Records from a dataset:
-------
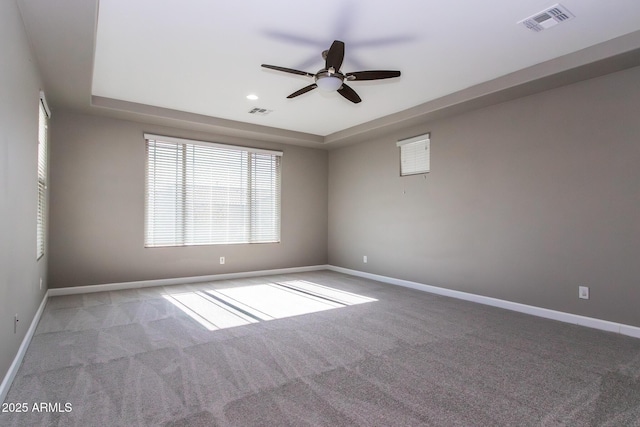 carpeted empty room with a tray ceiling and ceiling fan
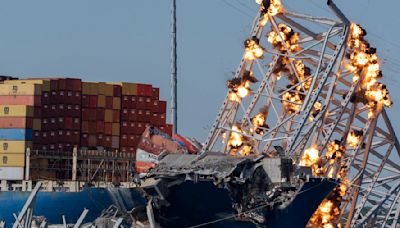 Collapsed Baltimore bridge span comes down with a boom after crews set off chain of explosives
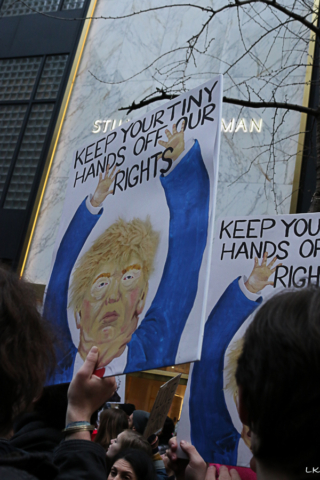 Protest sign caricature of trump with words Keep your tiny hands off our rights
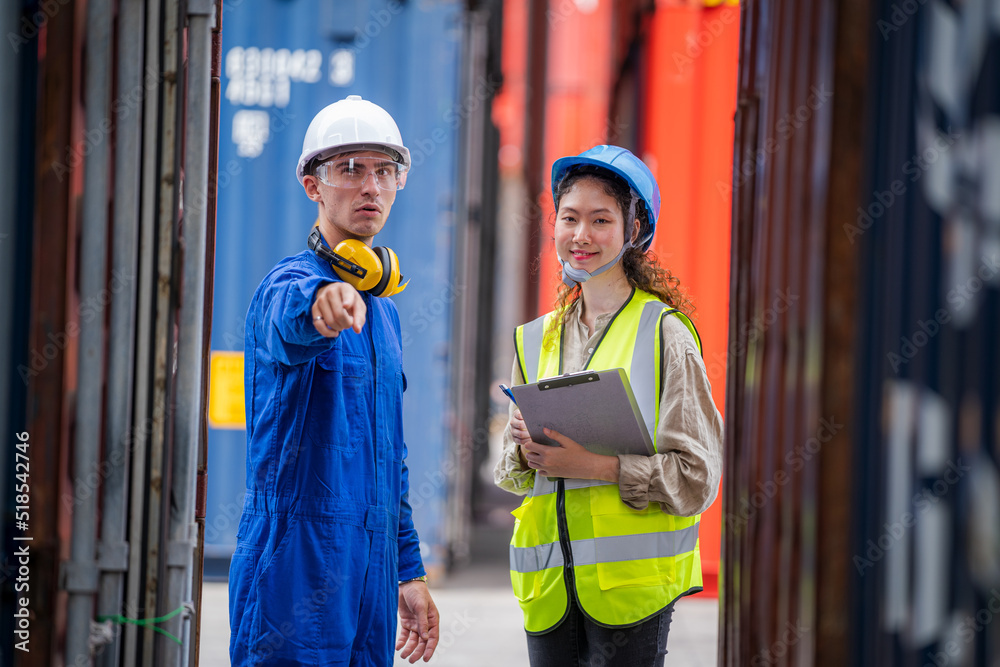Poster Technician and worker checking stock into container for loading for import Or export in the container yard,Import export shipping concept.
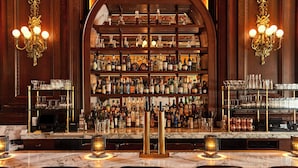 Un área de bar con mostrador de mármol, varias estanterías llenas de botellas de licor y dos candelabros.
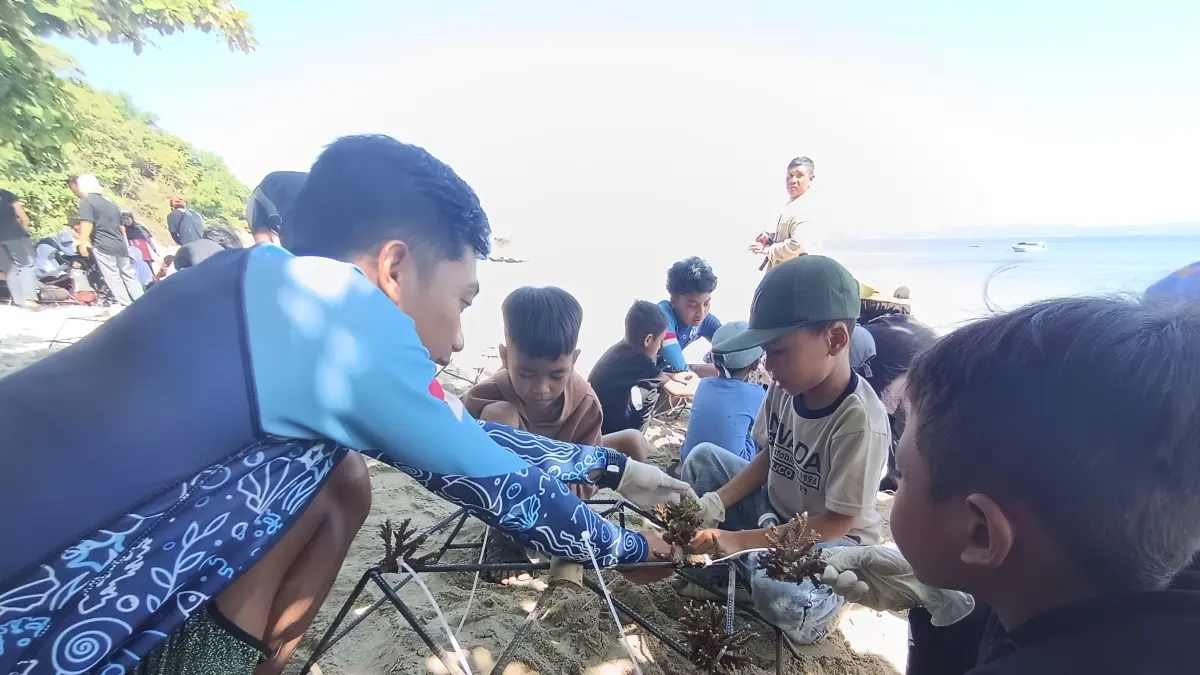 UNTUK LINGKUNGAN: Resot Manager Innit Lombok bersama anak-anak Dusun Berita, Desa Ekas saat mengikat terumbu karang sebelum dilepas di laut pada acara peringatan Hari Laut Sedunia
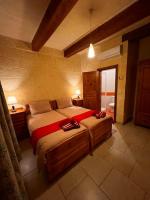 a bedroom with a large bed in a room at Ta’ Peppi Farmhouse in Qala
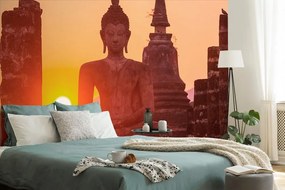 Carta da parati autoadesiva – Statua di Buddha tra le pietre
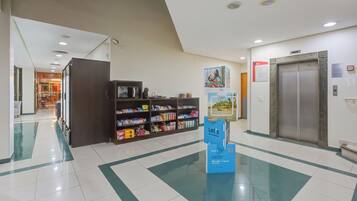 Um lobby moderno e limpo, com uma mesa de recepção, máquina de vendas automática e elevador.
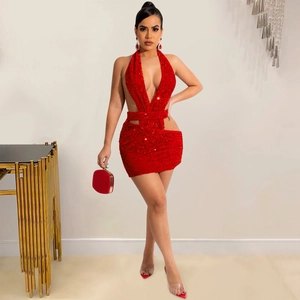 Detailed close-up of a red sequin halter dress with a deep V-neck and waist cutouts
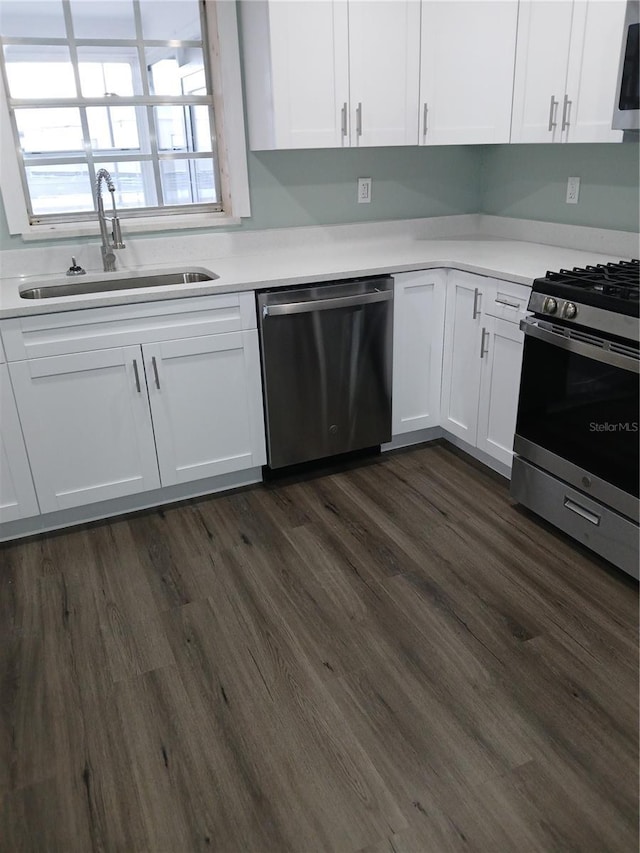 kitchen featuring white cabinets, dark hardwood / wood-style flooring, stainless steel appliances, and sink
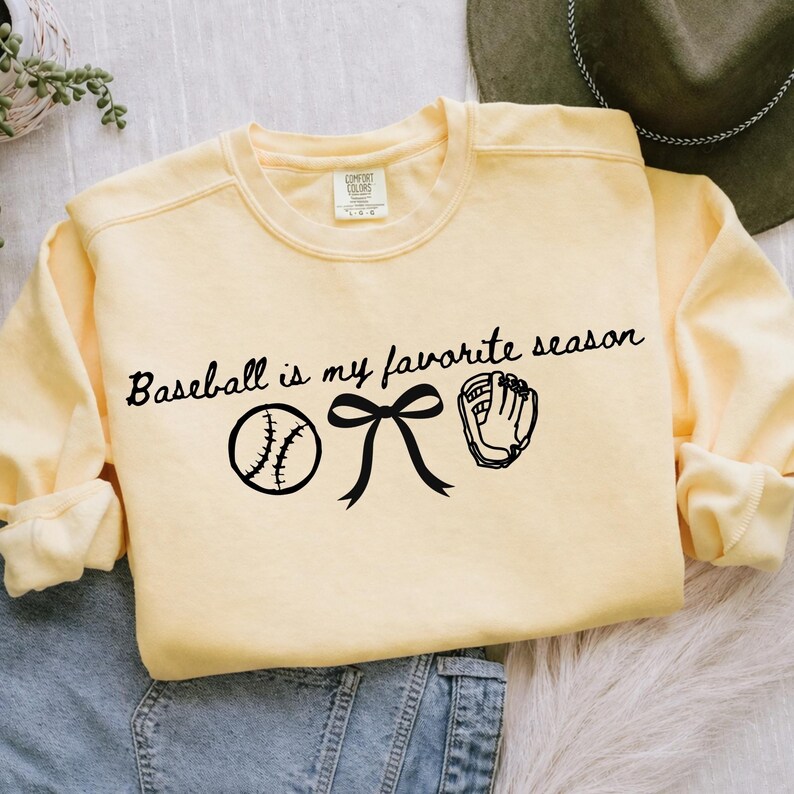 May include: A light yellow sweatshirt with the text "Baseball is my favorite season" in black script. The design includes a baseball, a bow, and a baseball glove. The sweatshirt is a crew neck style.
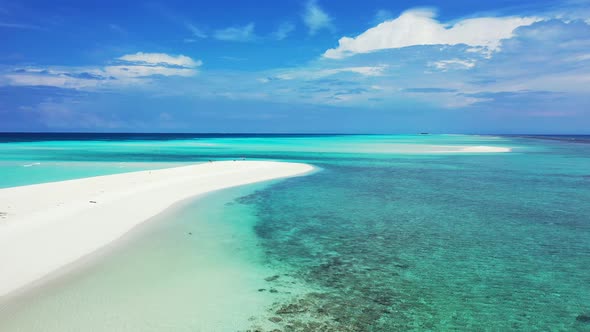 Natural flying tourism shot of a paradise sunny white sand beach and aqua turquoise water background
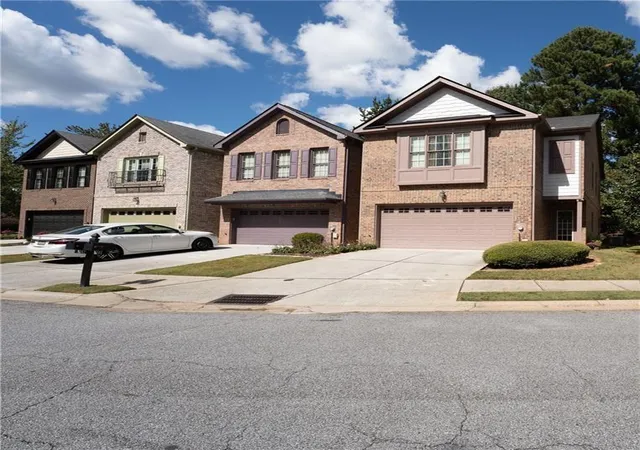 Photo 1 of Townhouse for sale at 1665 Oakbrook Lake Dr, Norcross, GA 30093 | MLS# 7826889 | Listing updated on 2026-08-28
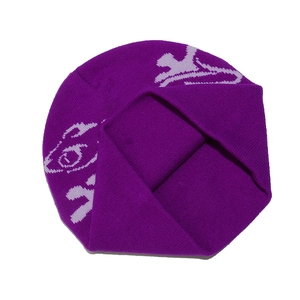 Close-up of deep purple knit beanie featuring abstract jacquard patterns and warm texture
-------
**What you are asked to do**:
Turn the rows above, starting at the first one and ending at the row that contains "Protest sign caricature", into a Markdown table with the columns Number and Text, skipping any blank lines. Omit the pictures from your table.

**Answer below**:
| Number | Text |
|---|---|
| 1 |  carpeted empty room with a tray ceiling and ceiling fan |
| 2 |  Collapsed Baltimore bridge span comes down with a boom after crews set off chain of explosives |
| 3 |  Protest sign caricature of trump with words Keep your tiny hands off our rights |